Health Care News: What institutions or cultural assumptions changed fastest—medicine, politics, economics, or public sentiment?
Achtman: Alexander Raikin has written some excellent pieces about the cultural and institutional capture by euthanasia lobby groups, one in 2023 in the National Review piece titled, “How Death Care Pushed Out Health Care,” and another, on September 16, 2025, in Cardus.
The biggest point I would make is that everything comes down to whether euthanasia, whether prematurely ending a patient’s life, is a good and reasonable thing to do or not. If it is reasonable and compassionate to end suffering, then why should it be limited? Why restrict it to particular eligibility lines? This is why, once legalized, euthanasia always gets expanded on the grounds of equality. That is certainly what we have seen in Canada with the passing of Bill C-7 in 2021, which expanded MAID to people with disabilities (beginning in March 2021) and to people for whom mental illness is the sole underlying condition (set to take effect in March 2027).
Unfortunately, euthanasia is also promoted often favorably in the media. U.S. disability advocate, Meghan Schrader, recently posted in reply to a People Magazine story on X: “As a disabled person, I resent @people’s constant euthanasia porn.” The coverage is depriving people of a balanced debate and ignoring the stories of disabled people being hurt by ‘MAID.’”
Health Care News: You’ve spoken about how grandchildren end up carrying the emotional burden—feeling like they didn’t love their grandparents enough to keep them here if they avail themselves of MAID. From your vantage point as a patient advocate, what are young Canadians telling you about the psychological and relational fallout of MAID?
Achtman: As a millennial, one of the main ways that euthanasia is affecting my peers and those younger than me is that people are increasingly losing their grandparents to MAID. Yet despite one in 20 deaths is now a death by euthanasia in Canada, there are extremely few stories in the public square about the intergenerational toll that MAID is having on children and grandchildren.
Health Care News: As Canada expands euthanasia criteria, what would you say real patient-centered care should look like at the bedside—care that honors dignity without resorting to medically administered death? Also, where is the system failing most acutely, palliative care, mental health, disability support, or something deeper?
Achtman: The number one kind of suffering leading people to request MAID, by their own admission and according to the federal government’s own data, is not physical pain or suffering but rather a “loss of ability to engage in meaningful activities.”

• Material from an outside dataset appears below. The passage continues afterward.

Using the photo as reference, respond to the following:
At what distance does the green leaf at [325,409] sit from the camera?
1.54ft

I think it is hugely revealing that the loss of meaning is consistently the most reported form of suffering. Euthanasia, then, represents more of an existential problem than a medical one. That is why I am focused on the cultural conversation around suffering, death, meaning, and hope.
We need ethical exemplars of aging and dying well, like the man who ran across Canada on a prosthetic limb to raise money for cancer.

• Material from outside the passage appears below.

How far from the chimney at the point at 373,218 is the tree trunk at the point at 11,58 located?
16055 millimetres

Health Care News: Many Americans see Canada as foreshadowing where Western health systems might go. Do you believe the United States is 10 years to 20 years behind Canada on euthanasia expansion—or do you think it has the structural, cultural, or legal safeguards to stop this slide?
Achtman: In Canada, MAID encompasses both euthanasia (medical practitioner-administered) and assisted suicide (patient-administered).. In 2023, MAID was self-administered in fewer than five instances.” Currently, every state that has legalized assisted suicide requires patients to self-administer the lethal substance. This is a massive deterrent, which is good. However, it is a very precarious deterrent because as soon as there is a legal challenge by someone who cannot self-administer, that could usher in direct euthanasia across the United States very quickly
Editor note: Minor changes were made to this article on 12/18 for clarification.